Scene question records
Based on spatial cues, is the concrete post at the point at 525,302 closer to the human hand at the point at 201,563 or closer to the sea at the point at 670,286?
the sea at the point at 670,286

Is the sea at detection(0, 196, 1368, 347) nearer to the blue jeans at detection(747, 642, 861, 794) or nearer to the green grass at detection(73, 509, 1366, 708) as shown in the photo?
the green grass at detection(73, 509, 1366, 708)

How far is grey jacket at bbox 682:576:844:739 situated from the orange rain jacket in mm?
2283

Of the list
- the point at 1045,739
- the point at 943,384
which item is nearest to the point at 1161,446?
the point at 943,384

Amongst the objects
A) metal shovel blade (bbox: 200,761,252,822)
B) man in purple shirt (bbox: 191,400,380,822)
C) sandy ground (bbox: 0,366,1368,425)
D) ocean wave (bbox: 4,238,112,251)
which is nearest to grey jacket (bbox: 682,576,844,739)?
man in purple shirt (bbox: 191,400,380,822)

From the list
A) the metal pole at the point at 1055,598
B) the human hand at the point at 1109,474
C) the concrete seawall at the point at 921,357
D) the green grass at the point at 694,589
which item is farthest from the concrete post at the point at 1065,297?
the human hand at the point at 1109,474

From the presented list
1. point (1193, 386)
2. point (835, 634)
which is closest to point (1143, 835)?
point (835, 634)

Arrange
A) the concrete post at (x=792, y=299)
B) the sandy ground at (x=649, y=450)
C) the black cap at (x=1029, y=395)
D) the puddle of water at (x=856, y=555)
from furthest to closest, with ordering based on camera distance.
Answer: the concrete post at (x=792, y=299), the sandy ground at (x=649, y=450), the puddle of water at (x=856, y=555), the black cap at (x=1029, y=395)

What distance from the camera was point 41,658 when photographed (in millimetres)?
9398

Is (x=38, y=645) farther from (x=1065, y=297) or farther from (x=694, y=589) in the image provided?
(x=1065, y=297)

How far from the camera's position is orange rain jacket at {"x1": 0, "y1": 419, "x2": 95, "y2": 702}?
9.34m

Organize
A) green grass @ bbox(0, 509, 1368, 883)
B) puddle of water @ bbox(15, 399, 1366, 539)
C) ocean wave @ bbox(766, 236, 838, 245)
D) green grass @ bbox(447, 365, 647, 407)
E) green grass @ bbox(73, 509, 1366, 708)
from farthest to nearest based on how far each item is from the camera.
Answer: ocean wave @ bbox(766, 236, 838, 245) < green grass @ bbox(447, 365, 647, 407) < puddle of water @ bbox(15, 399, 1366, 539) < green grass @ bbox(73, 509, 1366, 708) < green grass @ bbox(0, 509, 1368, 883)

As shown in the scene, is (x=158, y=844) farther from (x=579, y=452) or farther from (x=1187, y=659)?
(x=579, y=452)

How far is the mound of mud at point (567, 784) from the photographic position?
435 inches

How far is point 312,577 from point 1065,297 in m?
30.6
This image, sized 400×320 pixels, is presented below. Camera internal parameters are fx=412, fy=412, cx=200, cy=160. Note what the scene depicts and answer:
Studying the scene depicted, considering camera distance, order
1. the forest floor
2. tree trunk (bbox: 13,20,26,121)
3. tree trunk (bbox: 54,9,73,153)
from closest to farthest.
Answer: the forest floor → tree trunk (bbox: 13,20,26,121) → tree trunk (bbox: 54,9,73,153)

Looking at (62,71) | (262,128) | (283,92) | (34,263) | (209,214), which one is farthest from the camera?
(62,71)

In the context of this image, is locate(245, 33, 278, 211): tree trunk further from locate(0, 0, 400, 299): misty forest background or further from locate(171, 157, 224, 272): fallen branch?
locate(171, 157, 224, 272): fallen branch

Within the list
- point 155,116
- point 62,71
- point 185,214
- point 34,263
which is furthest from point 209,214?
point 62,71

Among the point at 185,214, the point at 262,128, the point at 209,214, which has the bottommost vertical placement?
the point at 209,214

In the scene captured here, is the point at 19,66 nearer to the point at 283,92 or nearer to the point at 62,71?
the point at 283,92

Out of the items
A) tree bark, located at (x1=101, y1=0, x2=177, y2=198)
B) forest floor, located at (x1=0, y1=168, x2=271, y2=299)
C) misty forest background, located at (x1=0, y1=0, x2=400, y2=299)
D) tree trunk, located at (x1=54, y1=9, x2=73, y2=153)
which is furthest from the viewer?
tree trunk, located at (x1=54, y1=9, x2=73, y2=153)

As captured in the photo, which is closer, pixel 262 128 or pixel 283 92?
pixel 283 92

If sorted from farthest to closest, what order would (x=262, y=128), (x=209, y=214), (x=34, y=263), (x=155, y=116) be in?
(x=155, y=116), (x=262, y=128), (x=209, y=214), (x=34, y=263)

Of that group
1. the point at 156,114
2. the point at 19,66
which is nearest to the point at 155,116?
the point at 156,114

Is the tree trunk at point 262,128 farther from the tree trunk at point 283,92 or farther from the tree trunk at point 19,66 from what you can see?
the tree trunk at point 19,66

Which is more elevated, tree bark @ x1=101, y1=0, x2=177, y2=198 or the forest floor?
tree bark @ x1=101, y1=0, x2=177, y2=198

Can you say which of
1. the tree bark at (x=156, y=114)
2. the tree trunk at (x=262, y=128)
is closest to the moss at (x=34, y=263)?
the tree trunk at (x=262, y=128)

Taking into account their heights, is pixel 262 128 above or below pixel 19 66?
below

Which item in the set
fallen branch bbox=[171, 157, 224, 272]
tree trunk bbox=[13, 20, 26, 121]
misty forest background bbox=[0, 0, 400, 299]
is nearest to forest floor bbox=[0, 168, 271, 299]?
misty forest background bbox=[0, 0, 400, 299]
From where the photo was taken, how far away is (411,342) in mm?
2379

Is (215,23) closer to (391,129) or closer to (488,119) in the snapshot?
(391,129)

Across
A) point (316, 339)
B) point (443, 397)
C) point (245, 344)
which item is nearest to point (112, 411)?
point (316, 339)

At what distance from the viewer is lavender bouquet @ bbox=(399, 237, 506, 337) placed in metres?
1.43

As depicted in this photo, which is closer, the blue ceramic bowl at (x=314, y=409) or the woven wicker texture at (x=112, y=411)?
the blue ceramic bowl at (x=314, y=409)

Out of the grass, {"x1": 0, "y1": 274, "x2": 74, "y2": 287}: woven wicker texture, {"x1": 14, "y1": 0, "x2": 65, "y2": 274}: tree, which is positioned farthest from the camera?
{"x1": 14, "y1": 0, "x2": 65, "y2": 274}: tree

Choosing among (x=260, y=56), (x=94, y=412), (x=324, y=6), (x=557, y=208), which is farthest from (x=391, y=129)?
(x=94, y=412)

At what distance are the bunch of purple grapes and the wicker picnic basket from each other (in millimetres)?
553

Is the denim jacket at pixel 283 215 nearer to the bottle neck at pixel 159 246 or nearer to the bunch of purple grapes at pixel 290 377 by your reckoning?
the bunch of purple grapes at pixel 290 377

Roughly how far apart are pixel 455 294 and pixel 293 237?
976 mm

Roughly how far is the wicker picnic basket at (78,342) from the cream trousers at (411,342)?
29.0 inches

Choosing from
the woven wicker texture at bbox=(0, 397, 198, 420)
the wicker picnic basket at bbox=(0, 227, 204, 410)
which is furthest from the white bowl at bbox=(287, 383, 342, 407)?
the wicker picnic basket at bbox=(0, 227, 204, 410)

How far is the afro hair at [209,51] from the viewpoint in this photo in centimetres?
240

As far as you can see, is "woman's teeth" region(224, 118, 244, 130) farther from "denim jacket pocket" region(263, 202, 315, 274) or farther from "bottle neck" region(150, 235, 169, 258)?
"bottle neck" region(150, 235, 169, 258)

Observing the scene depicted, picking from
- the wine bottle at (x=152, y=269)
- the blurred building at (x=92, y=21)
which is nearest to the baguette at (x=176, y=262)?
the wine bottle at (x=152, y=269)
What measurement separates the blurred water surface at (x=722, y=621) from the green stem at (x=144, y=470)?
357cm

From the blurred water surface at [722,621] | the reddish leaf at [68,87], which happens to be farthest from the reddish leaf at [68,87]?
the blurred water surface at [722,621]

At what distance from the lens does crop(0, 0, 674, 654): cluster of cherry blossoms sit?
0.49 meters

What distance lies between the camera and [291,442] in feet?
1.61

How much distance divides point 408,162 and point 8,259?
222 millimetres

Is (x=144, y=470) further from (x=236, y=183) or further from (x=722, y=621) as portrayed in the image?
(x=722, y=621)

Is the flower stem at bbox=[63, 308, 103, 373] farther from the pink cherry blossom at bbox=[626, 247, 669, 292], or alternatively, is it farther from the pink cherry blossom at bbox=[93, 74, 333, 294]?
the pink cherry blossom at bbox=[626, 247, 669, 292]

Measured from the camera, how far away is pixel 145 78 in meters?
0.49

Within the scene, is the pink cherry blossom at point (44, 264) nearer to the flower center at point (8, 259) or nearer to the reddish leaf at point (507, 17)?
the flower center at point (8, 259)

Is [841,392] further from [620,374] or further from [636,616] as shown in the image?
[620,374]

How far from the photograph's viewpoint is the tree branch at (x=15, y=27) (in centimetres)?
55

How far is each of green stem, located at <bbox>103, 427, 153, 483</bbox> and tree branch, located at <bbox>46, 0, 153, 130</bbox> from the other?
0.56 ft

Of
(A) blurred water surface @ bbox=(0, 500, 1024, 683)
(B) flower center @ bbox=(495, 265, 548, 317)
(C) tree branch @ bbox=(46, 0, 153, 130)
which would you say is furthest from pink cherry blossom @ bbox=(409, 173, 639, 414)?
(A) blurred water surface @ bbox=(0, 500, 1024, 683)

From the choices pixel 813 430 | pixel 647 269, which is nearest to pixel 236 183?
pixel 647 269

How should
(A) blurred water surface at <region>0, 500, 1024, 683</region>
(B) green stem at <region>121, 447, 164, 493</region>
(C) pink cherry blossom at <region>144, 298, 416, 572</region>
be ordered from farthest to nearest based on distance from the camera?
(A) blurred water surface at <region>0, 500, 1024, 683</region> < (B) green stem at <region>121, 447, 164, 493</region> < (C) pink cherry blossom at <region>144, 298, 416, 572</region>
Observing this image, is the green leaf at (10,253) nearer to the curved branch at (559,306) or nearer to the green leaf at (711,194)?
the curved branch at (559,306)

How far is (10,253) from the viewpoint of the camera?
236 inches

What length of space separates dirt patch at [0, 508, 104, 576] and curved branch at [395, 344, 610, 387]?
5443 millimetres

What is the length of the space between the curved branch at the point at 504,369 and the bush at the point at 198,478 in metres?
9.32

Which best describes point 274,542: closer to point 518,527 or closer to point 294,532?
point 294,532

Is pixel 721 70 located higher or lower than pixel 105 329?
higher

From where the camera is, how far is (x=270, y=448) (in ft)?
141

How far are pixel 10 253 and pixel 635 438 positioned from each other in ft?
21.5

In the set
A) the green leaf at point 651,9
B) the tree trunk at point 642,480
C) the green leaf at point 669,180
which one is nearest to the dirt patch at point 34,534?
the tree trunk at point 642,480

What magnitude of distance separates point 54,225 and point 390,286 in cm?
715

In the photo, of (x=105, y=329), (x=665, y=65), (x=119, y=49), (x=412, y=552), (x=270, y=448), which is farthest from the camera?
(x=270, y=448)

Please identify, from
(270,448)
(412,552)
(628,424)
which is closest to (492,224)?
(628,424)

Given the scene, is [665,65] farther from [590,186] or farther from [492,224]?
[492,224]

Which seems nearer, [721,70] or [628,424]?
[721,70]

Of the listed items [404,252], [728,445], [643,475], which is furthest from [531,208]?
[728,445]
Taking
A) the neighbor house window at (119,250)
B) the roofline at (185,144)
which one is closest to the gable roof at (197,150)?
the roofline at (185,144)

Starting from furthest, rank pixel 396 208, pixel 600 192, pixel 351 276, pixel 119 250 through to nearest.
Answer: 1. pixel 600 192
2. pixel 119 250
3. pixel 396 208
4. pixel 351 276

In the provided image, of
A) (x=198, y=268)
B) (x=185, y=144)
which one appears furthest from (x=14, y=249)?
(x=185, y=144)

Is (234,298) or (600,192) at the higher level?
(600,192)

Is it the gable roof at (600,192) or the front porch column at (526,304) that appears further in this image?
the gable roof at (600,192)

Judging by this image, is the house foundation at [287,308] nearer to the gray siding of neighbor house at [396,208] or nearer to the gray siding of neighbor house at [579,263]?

# What to work on:
Render as a numbered list, with blank lines omitted, everything from the line containing "Which seems nearer, [721,70] or [628,424]?" down to the end of the records.

# Right answer:
1. Which seems nearer, [721,70] or [628,424]?
2. [721,70]
3. Of the listed items [404,252], [728,445], [643,475], which is furthest from [531,208]?
4. [728,445]
5. Taking
6. A) the neighbor house window at (119,250)
7. B) the roofline at (185,144)
8. which one is closest to the gable roof at (197,150)?
9. the roofline at (185,144)
10. Starting from furthest, rank pixel 396 208, pixel 600 192, pixel 351 276, pixel 119 250 through to nearest.
11. Answer: 1. pixel 600 192
12. 2. pixel 119 250
13. 3. pixel 396 208
14. 4. pixel 351 276
15. In the provided image, of
16. A) (x=198, y=268)
17. B) (x=185, y=144)
18. which one appears furthest from (x=14, y=249)?
19. (x=185, y=144)
20. Is (234,298) or (600,192) at the higher level?
21. (600,192)
22. Is it the gable roof at (600,192) or the front porch column at (526,304) that appears further in this image?
23. the gable roof at (600,192)
24. Judging by this image, is the house foundation at [287,308] nearer to the gray siding of neighbor house at [396,208] or nearer to the gray siding of neighbor house at [579,263]?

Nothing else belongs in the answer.